#### Exercise instructions
Give again, word for word, each line of the data from the first through the one containing "1.Apply evenly to hair". Pictures stay out.

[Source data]

•••

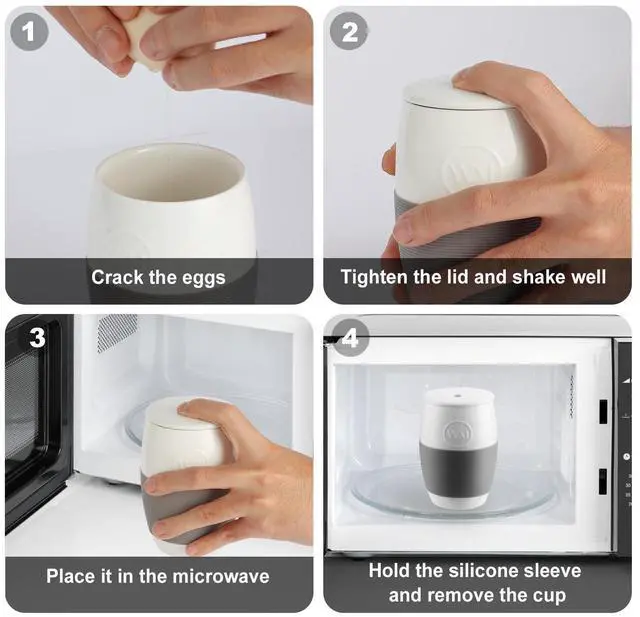 1

Crack the eggs

2

Tighten the lid and shake well

3

Place it in the microwave

4

Hold the silicone sleeve and remove the cup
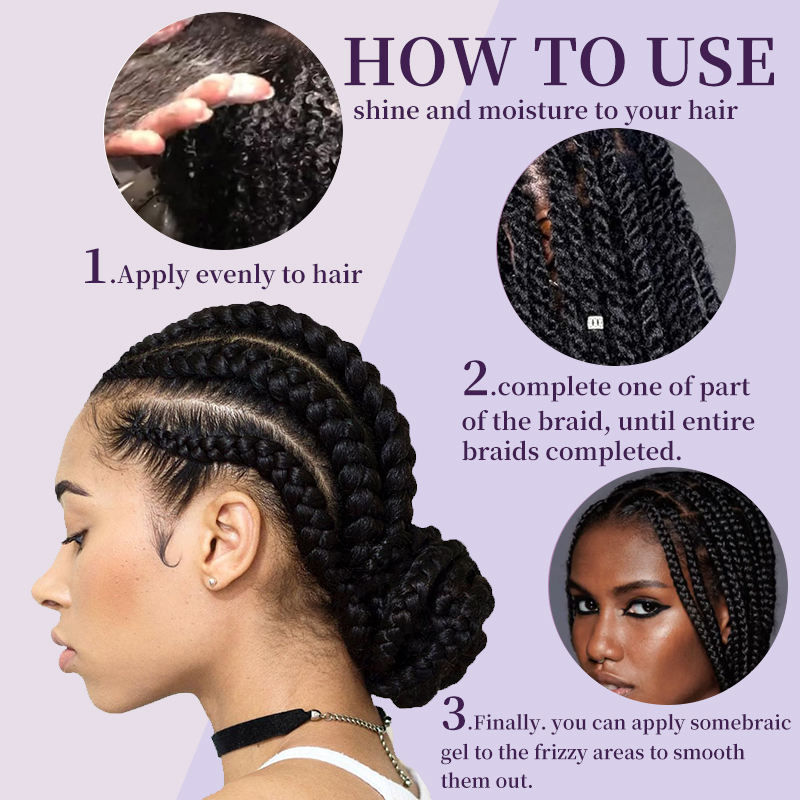 HOW TO USE
shine and moisture to your hair

1.Apply evenly to hair

2.complete one of part of the braid, until entire braids completed.

3.Finally. you can apply somebraic gel to the frizzy areas to smooth them out.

•••

#### Written reply
 1

Crack the eggs

2

Tighten the lid and shake well

3

Place it in the microwave

4

Hold the silicone sleeve and remove the cup
 HOW TO USE
shine and moisture to your hair

1.Apply evenly to hair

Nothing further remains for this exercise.